A metal block of mass 5kg lies on a rough horizontal platform.If a horizontal force of 8N applied to the block through its centre of mass just slides the block on the platform,then the coefficient of limiting friction between the block and the platform is
0.16
Hyp*hyp=opp*opp+adj*adj
=0.16
To find the coefficient of limiting friction between the block and the platform, we need to determine the maximum force of friction that can be exerted on the block before it starts to slide.
The formula for the force of friction is given by:
F friction = μ * F normal
Where:
- F friction is the force of friction
- μ is the coefficient of friction
- F normal is the normal force acting on the block
In this scenario, the horizontal force of 8N applied to the block is equal to the force of friction required to overcome the limiting friction.
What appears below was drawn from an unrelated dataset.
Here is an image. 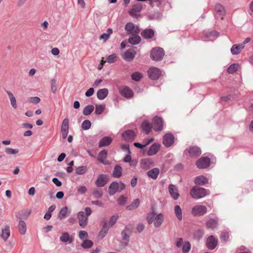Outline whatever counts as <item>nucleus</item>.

Therefore:
F friction = 8N
We also know that the weight of the block, which is equal to the force of gravity acting on it, is given by:
F gravity = m * g
Where:
- F gravity is the force of gravity (weight)
- m is the mass of the block
- g is the acceleration due to gravity (approximately 9.8 m/s^2)
So, in this case:
F gravity = 5kg * 9.8 m/s^2
= 49N
The normal force acting on the block is equal to the force of gravity because the block is on a horizontal platform. Therefore:
F normal = 49N
Now we can substitute the given values into the equation F friction = μ * F normal:
8N = μ * 49N
Now we can solve for μ:
μ = 8N / 49N
≈ 0.1633
Therefore, the coefficient of limiting friction between the block and the platform is approximately 0.1633.